=== PROBLEM TO WORK ON ===
Repeat the data in full. Every line must match.

=== Extracted records ===
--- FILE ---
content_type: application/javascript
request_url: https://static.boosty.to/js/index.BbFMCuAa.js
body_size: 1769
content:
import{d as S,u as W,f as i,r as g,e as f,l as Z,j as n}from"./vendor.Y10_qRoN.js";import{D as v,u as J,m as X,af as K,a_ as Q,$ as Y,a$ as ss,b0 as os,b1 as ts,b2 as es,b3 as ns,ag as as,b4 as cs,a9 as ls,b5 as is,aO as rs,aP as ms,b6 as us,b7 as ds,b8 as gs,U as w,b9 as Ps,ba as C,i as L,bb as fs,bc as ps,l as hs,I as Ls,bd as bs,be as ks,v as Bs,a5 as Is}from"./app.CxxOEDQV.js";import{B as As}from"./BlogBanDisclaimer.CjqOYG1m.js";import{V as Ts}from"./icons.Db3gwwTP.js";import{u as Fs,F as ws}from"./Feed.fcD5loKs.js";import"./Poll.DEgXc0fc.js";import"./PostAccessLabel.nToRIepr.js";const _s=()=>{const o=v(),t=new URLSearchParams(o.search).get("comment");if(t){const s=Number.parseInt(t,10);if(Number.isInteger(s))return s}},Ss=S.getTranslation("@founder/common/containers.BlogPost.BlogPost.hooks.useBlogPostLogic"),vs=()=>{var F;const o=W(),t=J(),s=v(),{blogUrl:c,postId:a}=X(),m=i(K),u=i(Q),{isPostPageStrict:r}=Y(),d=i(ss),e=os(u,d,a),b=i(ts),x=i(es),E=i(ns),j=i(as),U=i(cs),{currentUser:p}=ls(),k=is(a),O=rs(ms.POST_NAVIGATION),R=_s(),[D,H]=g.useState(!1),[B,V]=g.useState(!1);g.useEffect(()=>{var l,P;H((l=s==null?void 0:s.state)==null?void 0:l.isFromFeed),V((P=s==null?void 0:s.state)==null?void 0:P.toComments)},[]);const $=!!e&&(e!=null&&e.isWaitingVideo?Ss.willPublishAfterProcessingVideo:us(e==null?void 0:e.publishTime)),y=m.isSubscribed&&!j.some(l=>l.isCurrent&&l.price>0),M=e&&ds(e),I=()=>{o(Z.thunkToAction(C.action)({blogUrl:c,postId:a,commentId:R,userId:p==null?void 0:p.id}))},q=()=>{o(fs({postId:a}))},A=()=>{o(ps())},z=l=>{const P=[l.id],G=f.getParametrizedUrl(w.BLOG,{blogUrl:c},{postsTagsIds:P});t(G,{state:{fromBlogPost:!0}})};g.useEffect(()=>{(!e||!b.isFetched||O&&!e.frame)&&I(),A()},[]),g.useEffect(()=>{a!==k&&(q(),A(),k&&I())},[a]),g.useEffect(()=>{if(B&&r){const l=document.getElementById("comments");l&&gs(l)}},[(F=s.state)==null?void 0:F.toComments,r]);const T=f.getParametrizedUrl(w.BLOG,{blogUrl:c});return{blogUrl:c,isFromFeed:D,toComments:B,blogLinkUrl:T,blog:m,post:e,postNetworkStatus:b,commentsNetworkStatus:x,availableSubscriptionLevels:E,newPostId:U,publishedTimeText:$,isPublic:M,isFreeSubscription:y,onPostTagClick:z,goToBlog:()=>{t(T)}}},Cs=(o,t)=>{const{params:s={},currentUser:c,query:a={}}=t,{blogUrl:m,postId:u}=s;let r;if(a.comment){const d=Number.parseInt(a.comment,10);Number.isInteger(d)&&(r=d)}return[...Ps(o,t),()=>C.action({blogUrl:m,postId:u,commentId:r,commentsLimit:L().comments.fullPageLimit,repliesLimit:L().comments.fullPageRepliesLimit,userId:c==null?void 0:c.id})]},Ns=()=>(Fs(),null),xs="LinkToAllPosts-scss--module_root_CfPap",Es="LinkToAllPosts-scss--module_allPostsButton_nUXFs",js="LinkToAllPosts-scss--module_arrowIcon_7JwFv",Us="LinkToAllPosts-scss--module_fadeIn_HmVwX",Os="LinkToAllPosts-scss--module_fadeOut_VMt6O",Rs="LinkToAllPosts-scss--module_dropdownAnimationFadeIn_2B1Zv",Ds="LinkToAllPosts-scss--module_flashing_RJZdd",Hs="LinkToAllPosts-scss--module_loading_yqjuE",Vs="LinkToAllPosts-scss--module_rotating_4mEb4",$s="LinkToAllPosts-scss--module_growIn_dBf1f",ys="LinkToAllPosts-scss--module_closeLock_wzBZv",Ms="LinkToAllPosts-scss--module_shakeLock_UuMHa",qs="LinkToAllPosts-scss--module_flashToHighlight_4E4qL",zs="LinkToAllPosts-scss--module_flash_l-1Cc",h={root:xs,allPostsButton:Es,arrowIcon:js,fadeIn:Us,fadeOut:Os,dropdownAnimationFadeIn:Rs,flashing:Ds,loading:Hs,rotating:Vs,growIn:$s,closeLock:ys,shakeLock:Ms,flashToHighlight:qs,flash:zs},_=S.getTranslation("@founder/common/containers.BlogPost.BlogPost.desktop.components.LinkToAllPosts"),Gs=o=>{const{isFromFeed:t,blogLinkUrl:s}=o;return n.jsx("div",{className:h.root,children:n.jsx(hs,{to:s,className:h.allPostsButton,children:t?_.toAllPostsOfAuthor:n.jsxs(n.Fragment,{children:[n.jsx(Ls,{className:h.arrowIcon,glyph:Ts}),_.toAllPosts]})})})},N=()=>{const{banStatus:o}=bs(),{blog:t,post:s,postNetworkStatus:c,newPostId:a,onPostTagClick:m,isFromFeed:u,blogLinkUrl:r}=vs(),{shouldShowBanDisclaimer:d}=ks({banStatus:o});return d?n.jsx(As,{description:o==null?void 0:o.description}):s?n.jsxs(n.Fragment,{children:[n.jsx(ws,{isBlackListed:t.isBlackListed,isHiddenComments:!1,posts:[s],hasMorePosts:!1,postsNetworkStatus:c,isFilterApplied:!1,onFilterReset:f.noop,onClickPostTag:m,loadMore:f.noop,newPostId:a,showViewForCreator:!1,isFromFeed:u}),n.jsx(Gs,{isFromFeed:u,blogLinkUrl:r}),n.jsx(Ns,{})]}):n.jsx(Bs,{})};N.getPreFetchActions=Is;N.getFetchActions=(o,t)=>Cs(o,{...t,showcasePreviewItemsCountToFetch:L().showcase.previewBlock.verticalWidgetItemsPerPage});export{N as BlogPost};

=== TASK OUTPUT ===
--- FILE ---
content_type: application/javascript
request_url: https://static.boosty.to/js/index.BbFMCuAa.js
body_size: 1769
content:
import{d as S,u as W,f as i,r as g,e as f,l as Z,j as n}from"./vendor.Y10_qRoN.js";import{D as v,u as J,m as X,af as K,a_ as Q,$ as Y,a$ as ss,b0 as os,b1 as ts,b2 as es,b3 as ns,ag as as,b4 as cs,a9 as ls,b5 as is,aO as rs,aP as ms,b6 as us,b7 as ds,b8 as gs,U as w,b9 as Ps,ba as C,i as L,bb as fs,bc as ps,l as hs,I as Ls,bd as bs,be as ks,v as Bs,a5 as Is}from"./app.CxxOEDQV.js";import{B as As}from"./BlogBanDisclaimer.CjqOYG1m.js";import{V as Ts}from"./icons.Db3gwwTP.js";import{u as Fs,F as ws}from"./Feed.fcD5loKs.js";import"./Poll.DEgXc0fc.js";import"./PostAccessLabel.nToRIepr.js";const _s=()=>{const o=v(),t=new URLSearchParams(o.search).get("comment");if(t){const s=Number.parseInt(t,10);if(Number.isInteger(s))return s}},Ss=S.getTranslation("@founder/common/containers.BlogPost.BlogPost.hooks.useBlogPostLogic"),vs=()=>{var F;const o=W(),t=J(),s=v(),{blogUrl:c,postId:a}=X(),m=i(K),u=i(Q),{isPostPageStrict:r}=Y(),d=i(ss),e=os(u,d,a),b=i(ts),x=i(es),E=i(ns),j=i(as),U=i(cs),{currentUser:p}=ls(),k=is(a),O=rs(ms.POST_NAVIGATION),R=_s(),[D,H]=g.useState(!1),[B,V]=g.useState(!1);g.useEffect(()=>{var l,P;H((l=s==null?void 0:s.state)==null?void 0:l.isFromFeed),V((P=s==null?void 0:s.state)==null?void 0:P.toComments)},[]);const $=!!e&&(e!=null&&e.isWaitingVideo?Ss.willPublishAfterProcessingVideo:us(e==null?void 0:e.publishTime)),y=m.isSubscribed&&!j.some(l=>l.isCurrent&&l.price>0),M=e&&ds(e),I=()=>{o(Z.thunkToAction(C.action)({blogUrl:c,postId:a,commentId:R,userId:p==null?void 0:p.id}))},q=()=>{o(fs({postId:a}))},A=()=>{o(ps())},z=l=>{const P=[l.id],G=f.getParametrizedUrl(w.BLOG,{blogUrl:c},{postsTagsIds:P});t(G,{state:{fromBlogPost:!0}})};g.useEffect(()=>{(!e||!b.isFetched||O&&!e.frame)&&I(),A()},[]),g.useEffect(()=>{a!==k&&(q(),A(),k&&I())},[a]),g.useEffect(()=>{if(B&&r){const l=document.getElementById("comments");l&&gs(l)}},[(F=s.state)==null?void 0:F.toComments,r]);const T=f.getParametrizedUrl(w.BLOG,{blogUrl:c});return{blogUrl:c,isFromFeed:D,toComments:B,blogLinkUrl:T,blog:m,post:e,postNetworkStatus:b,commentsNetworkStatus:x,availableSubscriptionLevels:E,newPostId:U,publishedTimeText:$,isPublic:M,isFreeSubscription:y,onPostTagClick:z,goToBlog:()=>{t(T)}}},Cs=(o,t)=>{const{params:s={},currentUser:c,query:a={}}=t,{blogUrl:m,postId:u}=s;let r;if(a.comment){const d=Number.parseInt(a.comment,10);Number.isInteger(d)&&(r=d)}return[...Ps(o,t),()=>C.action({blogUrl:m,postId:u,commentId:r,commentsLimit:L().comments.fullPageLimit,repliesLimit:L().comments.fullPageRepliesLimit,userId:c==null?void 0:c.id})]},Ns=()=>(Fs(),null),xs="LinkToAllPosts-scss--module_root_CfPap",Es="LinkToAllPosts-scss--module_allPostsButton_nUXFs",js="LinkToAllPosts-scss--module_arrowIcon_7JwFv",Us="LinkToAllPosts-scss--module_fadeIn_HmVwX",Os="LinkToAllPosts-scss--module_fadeOut_VMt6O",Rs="LinkToAllPosts-scss--module_dropdownAnimationFadeIn_2B1Zv",Ds="LinkToAllPosts-scss--module_flashing_RJZdd",Hs="LinkToAllPosts-scss--module_loading_yqjuE",Vs="LinkToAllPosts-scss--module_rotating_4mEb4",$s="LinkToAllPosts-scss--module_growIn_dBf1f",ys="LinkToAllPosts-scss--module_closeLock_wzBZv",Ms="LinkToAllPosts-scss--module_shakeLock_UuMHa",qs="LinkToAllPosts-scss--module_flashToHighlight_4E4qL",zs="LinkToAllPosts-scss--module_flash_l-1Cc",h={root:xs,allPostsButton:Es,arrowIcon:js,fadeIn:Us,fadeOut:Os,dropdownAnimationFadeIn:Rs,flashing:Ds,loading:Hs,rotating:Vs,growIn:$s,closeLock:ys,shakeLock:Ms,flashToHighlight:qs,flash:zs},_=S.getTranslation("@founder/common/containers.BlogPost.BlogPost.desktop.components.LinkToAllPosts"),Gs=o=>{const{isFromFeed:t,blogLinkUrl:s}=o;return n.jsx("div",{className:h.root,children:n.jsx(hs,{to:s,className:h.allPostsButton,children:t?_.toAllPostsOfAuthor:n.jsxs(n.Fragment,{children:[n.jsx(Ls,{className:h.arrowIcon,glyph:Ts}),_.toAllPosts]})})})},N=()=>{const{banStatus:o}=bs(),{blog:t,post:s,postNetworkStatus:c,newPostId:a,onPostTagClick:m,isFromFeed:u,blogLinkUrl:r}=vs(),{shouldShowBanDisclaimer:d}=ks({banStatus:o});return d?n.jsx(As,{description:o==null?void 0:o.description}):s?n.jsxs(n.Fragment,{children:[n.jsx(ws,{isBlackListed:t.isBlackListed,isHiddenComments:!1,posts:[s],hasMorePosts:!1,postsNetworkStatus:c,isFilterApplied:!1,onFilterReset:f.noop,onClickPostTag:m,loadMore:f.noop,newPostId:a,showViewForCreator:!1,isFromFeed:u}),n.jsx(Gs,{isFromFeed:u,blogLinkUrl:r}),n.jsx(Ns,{})]}):n.jsx(Bs,{})};N.getPreFetchActions=Is;N.getFetchActions=(o,t)=>Cs(o,{...t,showcasePreviewItemsCountToFetch:L().showcase.previewBlock.verticalWidgetItemsPerPage});export{N as BlogPost};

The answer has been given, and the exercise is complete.